Рихард не стал ничего отвечать на эту реплику. Он был уверен, что «Бэрхен» сумеет позаботиться об этой девочке. Его сейчас заботило совершенно другое — это был второй шанс из трех найти Ленхен, и он не мог не думать о том, какое количество лагерей еще разбросано по Германии. Что, если он упускает шанс спасти Ленхен, поддаваясь жалости? Нет, в третий раз он определенно должен отключить все эмоции. Но сможет ли он это сделать? Вот в чем вопрос…
В Далеме Рихард со спасенной девочкой оказались около полуночи. Он оставил ее заботам своих русских служанок, а потом ушел к себе, чтобы смыть с себя любое напоминание об этом дне. Казалось, у него отключились все желания, кроме этого. Даже голод отступил куда-то на задний план, хотя Рихард не ел ничего с самого утра, отказавшись пообедать с оберфюрером Пистером, его женой и офицерами лагеря. Он видел, что Пистера задел его отказ, в котором тот без труда прочитал брезгливость и явное нежелание сидеть ни с ним, ни с его палачами за одним столом.
— Вам может дорого обойтись маленькая жидовка из-за этого отказа, — снова повторил на прощание эсэсовец. — Пистер выходец из самых низов. Поэтому для него ваше происхождение как тряпка для быка. Если он напишет донос…

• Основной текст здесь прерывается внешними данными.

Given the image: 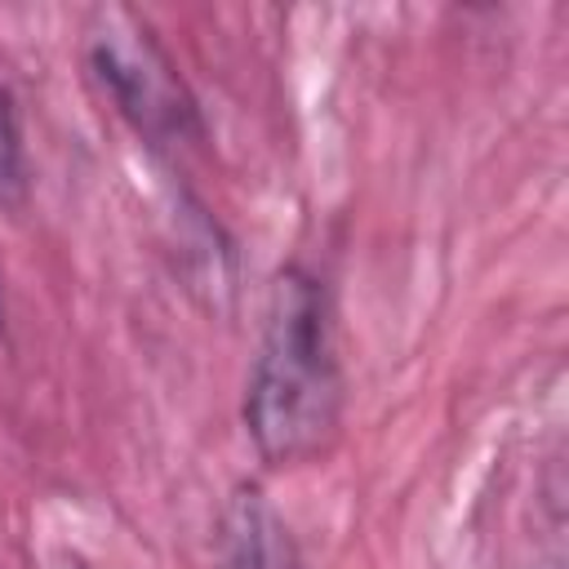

Почему-то именно это проклятая фраза с кованых ворот лагеря все крутилась и крутилась в голове. Именно она и всплыла тогда, как ответ на замечание эсэсовца. Если Рихарду суждено понести наказание за то, что он делал сейчас, он достойно примет его.
В спальне, к своему удивлению и странному ощущению досады, Рихард нашел баронессу, дожидающуюся его возвращения в кресле у окна. Он давно не видел ее такой — с распущенными волосами, в пеньюаре из светлого атласа, без косметики на лице, она выглядела беззащитной и хрупкой. На столике перед ней были разложены какие-то бумаги, и он сразу почувствовал, что предстоит очередная битва с матерью.
— Знаешь, кого ты привел в наш дом, Ритц? — начала она тихо. — Я попросила своих знакомых проверить номерной знак русской из лагеря. Она военнопленная! Она воевала против рейха, потому и попала в лагерь. Кто знает, что придет в голову этой красной однажды ночью? Вдруг она перережет нам всем горло? Просто из мести. Ты ж знаешь, какие они непредсказуемые. Зачем она здесь? Зачем ты забрал ее из лагеря?